This past week was marked by the announcement of Visual Studio 2022, the first 64-bit version of the popular .NET IDE. InfoQ examined this and a number of smaller stories in the .NET ecosystem from the week of April 19th, 2021.
Earlier this week, Microsoft announced that Visual Studio 2022 - the next major release of Visual Studio - will be a 64-bit application. According to Amanda Silver, an executive at Microsoft's Developer Division, its main process (devenv.exe) will "no longer be limited to ~4gb of memory"(sic). The announcement also included a brief list of additional features that should be expected with the new release, such as full support to .NET 6 and the Hot Reload functionality, which allows code changes to be instantly reflected in an application being debugged. Also according to Silver, Visual Studio 2022 Preview 1 will be released this summer.
dotnet monitor
- a diagnostics information tool, first released as "experimental" last year - is now a supported tool in the .NET ecosystem. Currently available as a preview release, the tool is available on NuGet, and it requires .NET SDK 3.1 or newer. A container image is also available on MCR. The latest preview includes additional egress providers (Azure Blob Storage and the local filesystem) and custom metrics configuration.

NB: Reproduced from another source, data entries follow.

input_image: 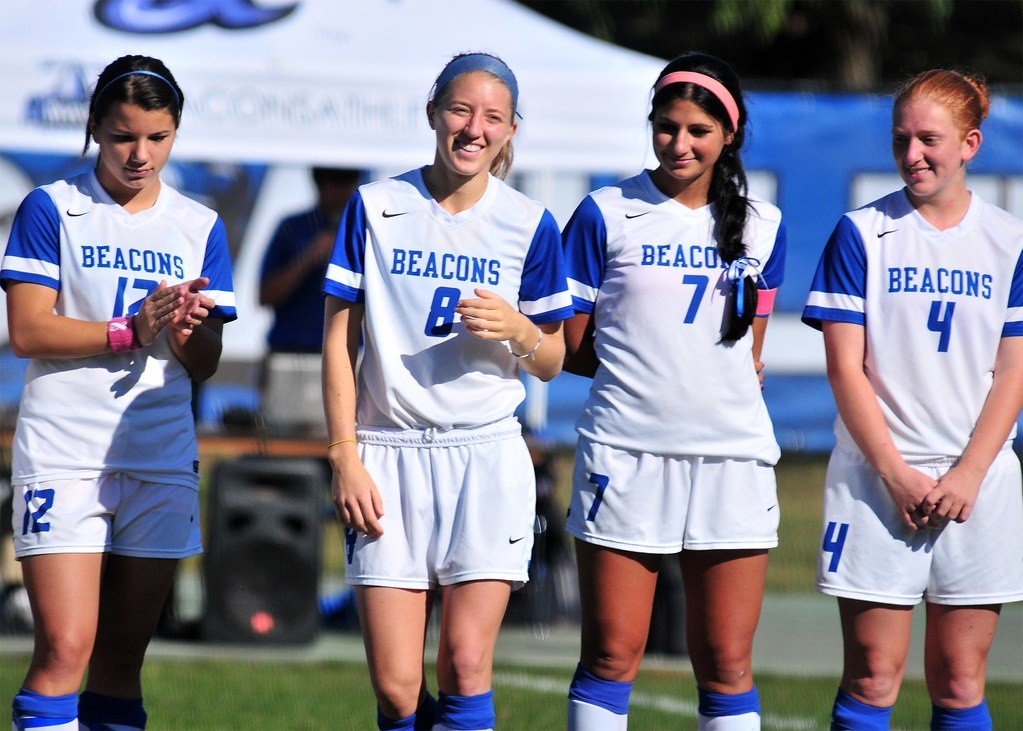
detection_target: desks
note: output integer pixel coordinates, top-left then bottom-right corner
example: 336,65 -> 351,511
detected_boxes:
193,423 -> 547,469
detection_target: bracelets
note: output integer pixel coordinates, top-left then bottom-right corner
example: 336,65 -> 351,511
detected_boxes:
511,328 -> 542,361
107,317 -> 142,354
325,439 -> 356,450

IronPython - an implementation of the Python programming language targeting the .NET Framework and Mono - released the first preview of its Python 3 implementation (v3.4.0-alpha1). The baseline for this release is Python 3.4. The runtime targets are .NET Framework 4.6, .NET Core 2.1, .NET Core 3.1 and .NET 5.
Other interesting releases of the week include CsCheck 2.1, FsToolkit.ErrorHandling 2.2, and Llama v0.1.6. CsCheck is a C# random testing library inspired by QuickCheck. FsToolkit.ErrorHandling is an error-handling library to work with the Result type in F#. Llama (SourceGear.Llama.Swift.Sdk) is an MSBuild SDK for compiling Swift to .NET assemblies, still at the "proof of concept" stage (according to its author's website).
Also, two community events took place this week: the monthly WinUI Community Call and a special edition of the .NET Community Standup series focused on Entity Framework Core (both hosted by Microsoft). Besides the regular updates, the WinUI Community Call featured a presentation from the .NET MAUI development team with an overview of the development status and a quick hands-on demonstration. The Entity Framework Core event was focused on open source contributions: the EF Core team provided a very comprehensive hands-on demonstration on how to add a feature to EF Core (if you are a developer thinking about contributing to EF Core, this presentation is definitely for you).
Launch 2021 officially opened the registration process for new participants. Launch is "an annual event hosted by the UWP Community, where developers, beta testers, translators, and users work together to Launch their new and refreshed apps." This year's edition should be particularly interesting with the release of WinUI3 (as part of Project Reunion) and .NET MAUI.